__WHAT YOU NEED TO DO__: Retype the entries below exactly, and keep every picture out of your version.

--

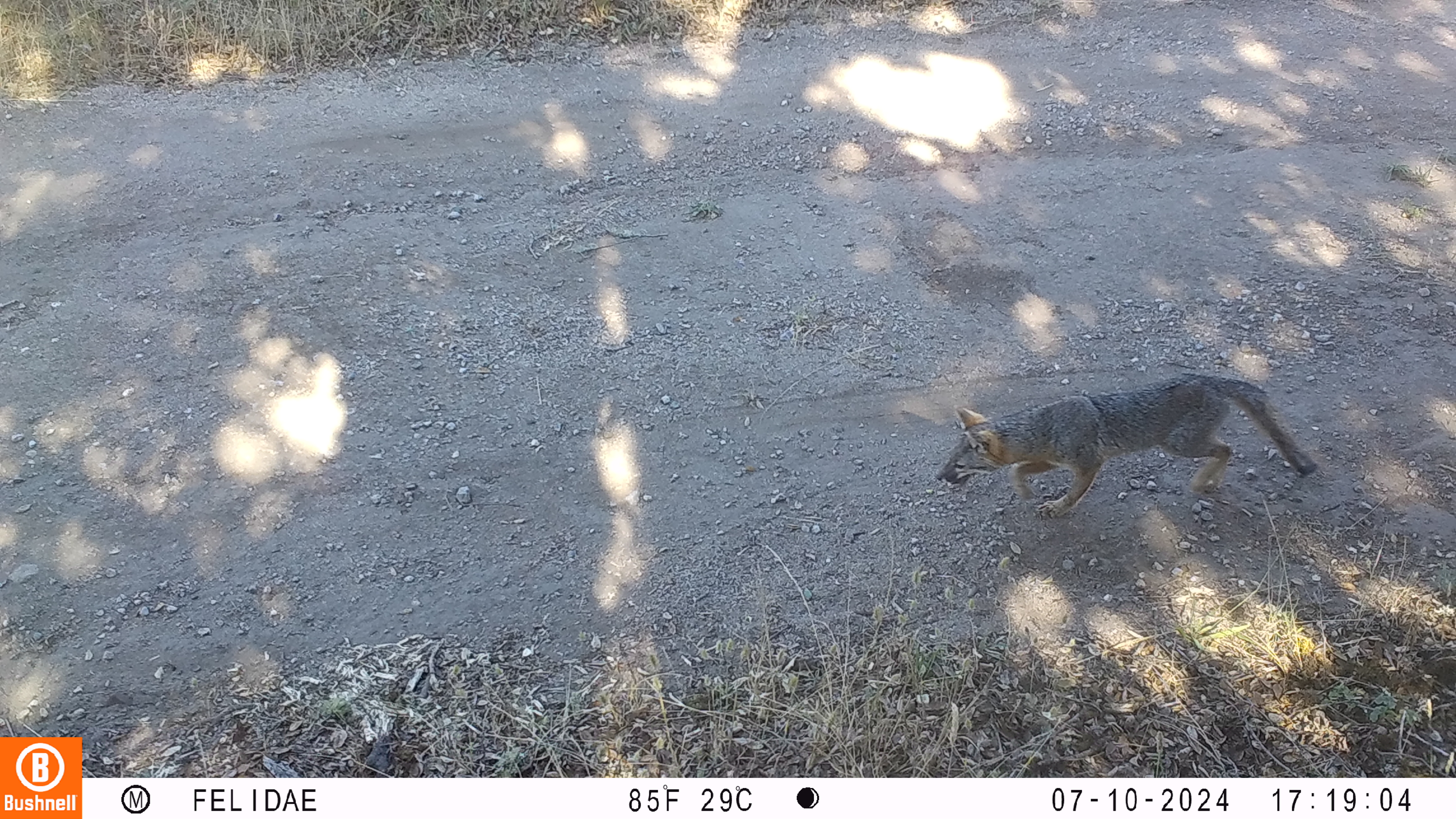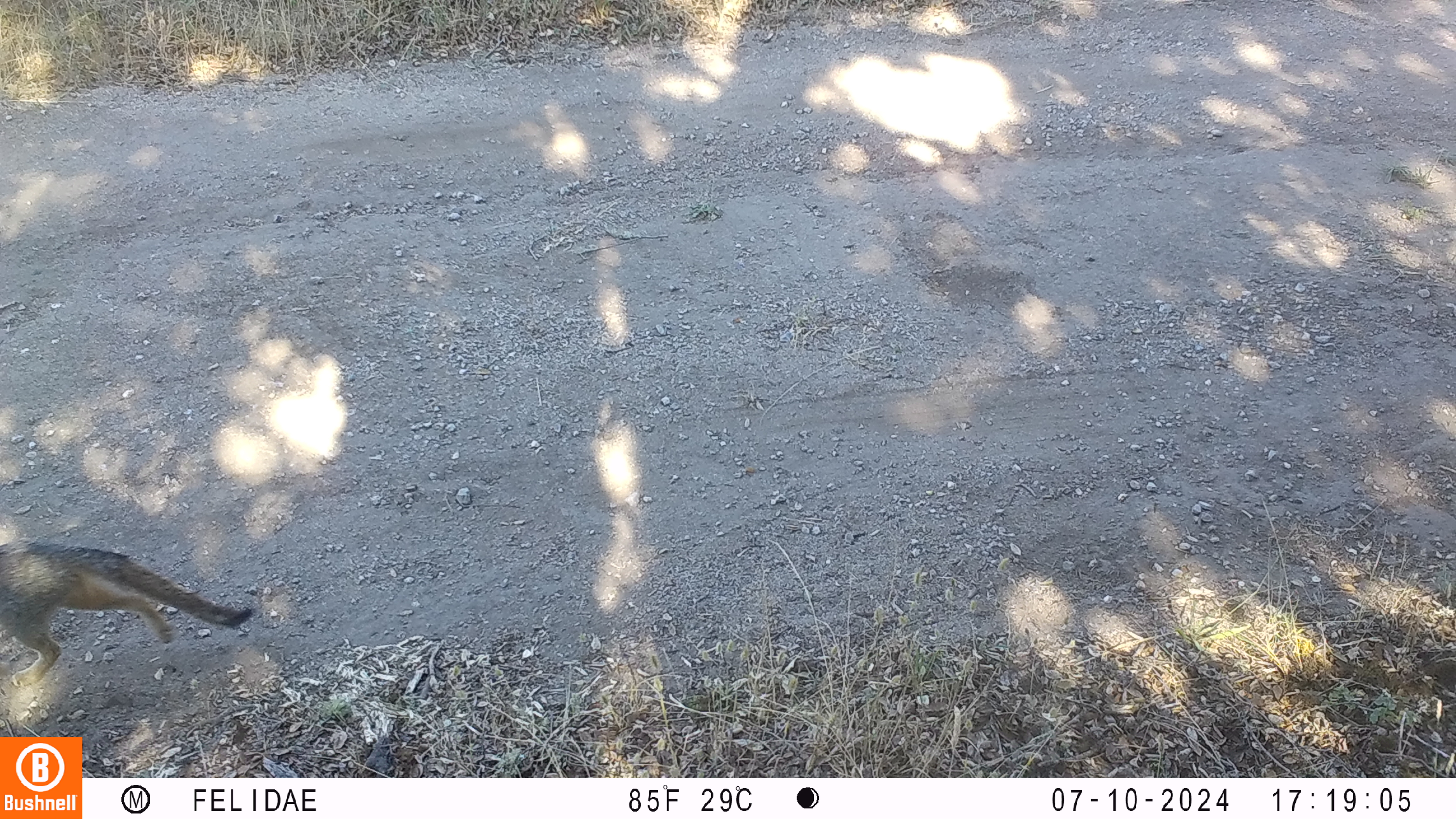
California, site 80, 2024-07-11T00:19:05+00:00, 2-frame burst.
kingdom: Animalia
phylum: Chordata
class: Mammalia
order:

--

__WORKED SOLUTION__:
California, site 80, 2024-07-11T00:19:05+00:00, 2-frame burst.
kingdom: Animalia
phylum: Chordata
class: Mammalia
order:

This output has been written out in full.